1.12.0	2026-05-05	Manuell KB-refresh-arbeidsflyt — ny /architect:kb-update slash-kommando som driver poll → endringsrapport → microsoft_docs_fetch-oppdatering → commit fra en aktiv Claude Code-sesjon. Schedulering er bevisst utenfor scope og overlatt til brukeren. Tidligere launchd/cron-arkitektur (Wave 3-5: install-kb-cron, weekly-kb-cron, plist/systemd/Windows-templates, auth-mode-validation, lock-file, cost-cap, kb-update-status surfacing i session-start-hook) fjernet — ~1500 linjer kode + 7 testmoduler ut. Holder pluginen klart innenfor Anthropic Consumer Terms § 3 (automated access only via API key or where explicitly permitted). Beholdte utilities (atomic-write, backup, cross-platform-paths, log-rotate) + run-weekly-update + report-changes + build-registry + discover-new-urls fortsatt fullt funksjonelle for change-detection-fasen. 42/42 KB-update-tester PASS.
1.11.0	2026-05-04	Design-system 100%-adoption — 13 generic components hoisted to shared playground-design-system v0.3.0, all PARALLEL CSS names migrated to DS conventions, inline <style> block trimmed 37% (202 → 127 lines), severity-coded card borders on report cards, app-header restructure with breadcrumb, .stack-lg body spacing across home/project/catalog, AI Act pyramide width fix. Demo state renamed to "Acme Kommune" + "Acme: Kunde-chatbot" for cross-fixture consistency. 24 v1.11.0 screenshots regenerated. 278/278 playground E2E PASS.
1.6.0	2026-02-19	ROS analysis command and agent (/architect:ros) — 7-dimension risk assessment with NS 5814/ISO 31000 methodology, 49-threat AI threat library, sector-specific checklists (health, transport, finance, justice, education), MAESTRO multi-agent security model, 7 new KB reference documents (3,131 lines), E2E test suite (24 checks), summary-agent integration
1.5.0	2025-02-13	E2E regression tests (43 checks across 3 suites), auto onboarding detection at session start, systematic KB update process with staleness policy and --json output
1.4.0	2025-02-13	Onboarding agent (5-phase structured interview), README rewrite to English
1.3.0	2025-02-13	5-skill migration (1 monolithic skill → 5 domain-specific with 364 refs), 13 broken KB reference fixes, encoding fixes
1.2.0	2025-02-13	Runtime hooks (secrets detection, session context, stop reminders), test infrastructure (hook tests, KB integrity, plugin discovery), PDF export command
1.1.0	2025-02-13	Summary agent, DPIA agent, utredning orchestrator v2, production readiness (21 fixes)
1.0.0	2025-02-12	Initial release — 20 knowledge bases, 8 agents, architecture-review-agent, Cosmo Skyberg persona

---

License & Attribution

This project is licensed under the MIT License.
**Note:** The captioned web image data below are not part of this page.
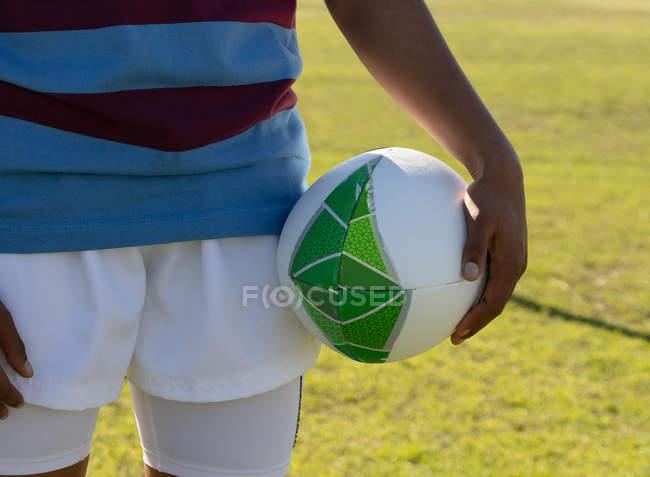 Передня частина жіночого регбі-гравця стоїть на регбі, тримаючи регбі м'яч. — стокове фото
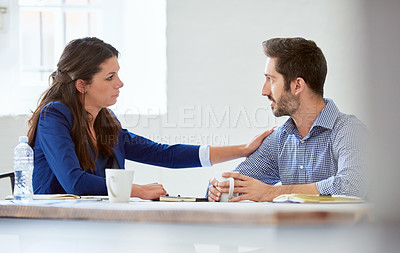Buy stock photo Cropped shot of an attractive young businesswoman reassuring a male colleague in the office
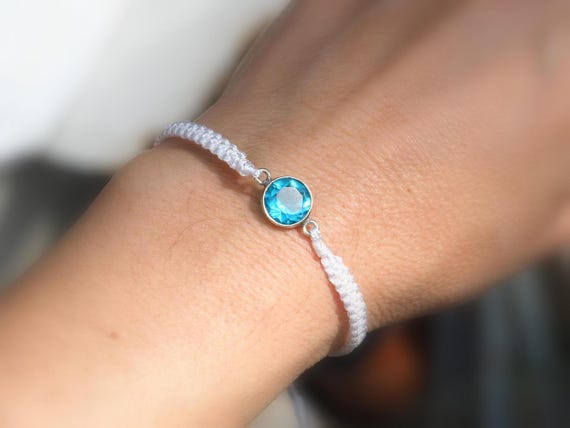 White string bracelet with blue crystal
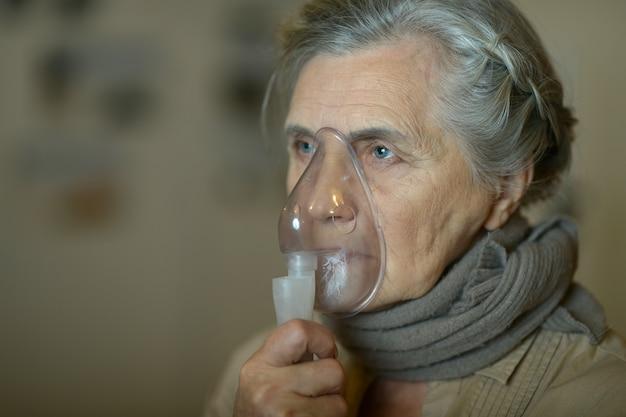 Starsza kobieta robi inhalację na ciemnym tle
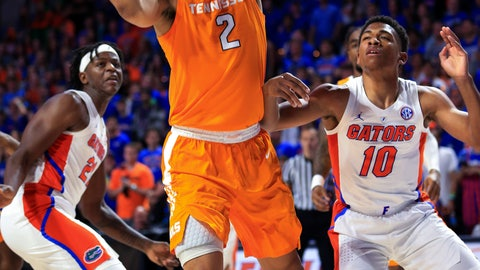 <p>               Tennessee forward Grant Williams (2) shoots next to Florida guard Noah Locke (10) during the first half of an NCAA college basketball game Saturday, Jan. 12, 2019, in Gainesville, Fla. (AP Photo/Matt Stamey)             </p>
Reference material in skills/*/references/ is adapted from Microsoft Learn documentation, licensed under CC BY 4.0. Content has been translated to Norwegian, reorganized, and augmented with original analysis for Norwegian public sector context.

Code samples from Microsoft Learn are used under the MIT License.

The plugin architecture, Cosmo Skyberg persona, decision methodology, and governance analysis are original work.

See NOTICE.md for full attribution details.

Microsoft product names are trademarks of Microsoft Corporation. This project is not endorsed by or affiliated with Microsoft.